[Start of Quoted text]

Aleksandr Solzhenitsyn’s chauffeur-driven Cadillac had stopped at VA for directions and I’d offered him a peanut butter and jelly sandwich, to the immense amusement of Rich Bolotin – and of Solzhenitsyn himself.

Solzhenitsyn’s party was headed to Island Pond to look at a house that was for sale over there. Actually, I learned later, the place was a small hotel that had gone out of business – the Clyde River ran right underneath the building.

The KGB had attempted to assassinate Solzhenitsyn in the USSR before he was expelled, and now the great man was at Stanford University, where he was safe but unhappy. People were constantly bothering him when he was trying to work, and that temperate part of California could hardly have been less like his beloved Russian homeland.

So Solzhenitsyn asked around – where, he inquired, could I go and still be safely in the US but in a remote place that has “a proper winter?” The answer, of course, was “Vermont,” and so Solzhenitsyn had gone house-hunting. After I left VA Solzhenitsyn finally found a house he liked in the village of Cavendish, Vermont, where he lived happily for many years.

Love is hard

The reason I’d been to Island Pond had to do with my job at VA. When Angie – one of the Residents at VA – turned seventeen that summer Rich Bolotin had gotten a line on a job for her at a small inn located near Island Pond that was looking for a parttime housekeeper. Getting actual work experience for the kids was a key part of VA’s philosophy, but jobs were hard to find, especially for the girls.

[End of Quoted text]

● **Short task a**
Write out the stretch of the Solzhenitsyn passage from "The KGB had" through "for many years.".

[Start of Supplied material]

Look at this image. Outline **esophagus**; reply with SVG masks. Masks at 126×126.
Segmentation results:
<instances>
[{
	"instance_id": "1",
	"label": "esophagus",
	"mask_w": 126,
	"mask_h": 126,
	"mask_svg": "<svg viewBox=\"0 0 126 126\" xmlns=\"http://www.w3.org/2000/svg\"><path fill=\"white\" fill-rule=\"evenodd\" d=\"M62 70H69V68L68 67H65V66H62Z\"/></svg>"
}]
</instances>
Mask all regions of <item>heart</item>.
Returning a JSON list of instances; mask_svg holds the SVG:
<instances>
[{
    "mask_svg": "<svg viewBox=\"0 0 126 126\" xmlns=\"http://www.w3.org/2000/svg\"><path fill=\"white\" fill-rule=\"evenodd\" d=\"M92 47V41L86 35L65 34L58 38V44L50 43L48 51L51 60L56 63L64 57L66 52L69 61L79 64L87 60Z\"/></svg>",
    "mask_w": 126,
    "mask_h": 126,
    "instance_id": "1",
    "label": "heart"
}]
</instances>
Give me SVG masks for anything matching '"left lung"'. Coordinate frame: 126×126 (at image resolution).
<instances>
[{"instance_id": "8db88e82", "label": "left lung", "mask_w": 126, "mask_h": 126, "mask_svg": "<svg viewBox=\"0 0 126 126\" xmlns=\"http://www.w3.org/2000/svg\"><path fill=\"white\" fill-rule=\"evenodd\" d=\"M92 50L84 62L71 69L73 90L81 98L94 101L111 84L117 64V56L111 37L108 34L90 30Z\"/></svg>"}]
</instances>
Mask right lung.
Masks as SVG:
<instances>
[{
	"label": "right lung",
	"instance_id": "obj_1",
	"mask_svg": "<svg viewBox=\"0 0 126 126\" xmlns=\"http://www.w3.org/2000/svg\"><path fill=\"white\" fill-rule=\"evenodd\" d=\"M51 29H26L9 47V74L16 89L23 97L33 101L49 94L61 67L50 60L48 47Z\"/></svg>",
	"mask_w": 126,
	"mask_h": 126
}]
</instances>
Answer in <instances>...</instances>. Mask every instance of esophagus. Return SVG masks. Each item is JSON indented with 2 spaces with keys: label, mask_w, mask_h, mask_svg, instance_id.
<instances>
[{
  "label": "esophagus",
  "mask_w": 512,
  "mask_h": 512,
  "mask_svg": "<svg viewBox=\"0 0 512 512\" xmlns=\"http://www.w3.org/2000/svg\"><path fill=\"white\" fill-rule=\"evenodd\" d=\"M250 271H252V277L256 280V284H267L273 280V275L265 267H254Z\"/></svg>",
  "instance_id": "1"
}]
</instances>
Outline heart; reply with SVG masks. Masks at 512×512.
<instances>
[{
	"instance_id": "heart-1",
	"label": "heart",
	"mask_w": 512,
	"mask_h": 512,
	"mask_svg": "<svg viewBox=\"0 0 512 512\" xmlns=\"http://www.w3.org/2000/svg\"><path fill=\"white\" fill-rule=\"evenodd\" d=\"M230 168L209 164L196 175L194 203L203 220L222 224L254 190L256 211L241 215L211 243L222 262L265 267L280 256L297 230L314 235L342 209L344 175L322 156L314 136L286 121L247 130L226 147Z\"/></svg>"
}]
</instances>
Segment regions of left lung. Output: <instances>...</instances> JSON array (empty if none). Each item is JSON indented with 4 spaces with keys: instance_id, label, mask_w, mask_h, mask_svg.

[End of Supplied material]

● **Short task b**
Give again the stretch of the listing from the line containing "Outline heart; reply" through the end of the listing, including both ends.

● **Answer a**
The KGB had attempted to assassinate Solzhenitsyn in the USSR before he was expelled, and now the great man was at Stanford University, where he was safe but unhappy. People were constantly bothering him when he was trying to work, and that temperate part of California could hardly have been less like his beloved Russian homeland.

So Solzhenitsyn asked around – where, he inquired, could I go and still be safely in the US but in a remote place that has “a proper winter?” The answer, of course, was “Vermont,” and so Solzhenitsyn had gone house-hunting. After I left VA Solzhenitsyn finally found a house he liked in the village of Cavendish, Vermont, where he lived happily for many years.

● **Answer b**
Outline heart; reply with SVG masks. Masks at 512×512.
<instances>
[{
	"instance_id": "heart-1",
	"label": "heart",
	"mask_w": 512,
	"mask_h": 512,
	"mask_svg": "<svg viewBox=\"0 0 512 512\" xmlns=\"http://www.w3.org/2000/svg\"><path fill=\"white\" fill-rule=\"evenodd\" d=\"M230 168L209 164L196 175L194 203L203 220L222 224L254 190L256 211L241 215L211 243L222 262L265 267L280 256L297 230L314 235L342 209L344 175L322 156L314 136L286 121L247 130L226 147Z\"/></svg>"
}]
</instances>
Segment regions of left lung. Output: <instances>...</instances> JSON array (empty if none). Each item is JSON indented with 4 spaces with keys: instance_id, label, mask_w, mask_h, mask_svg.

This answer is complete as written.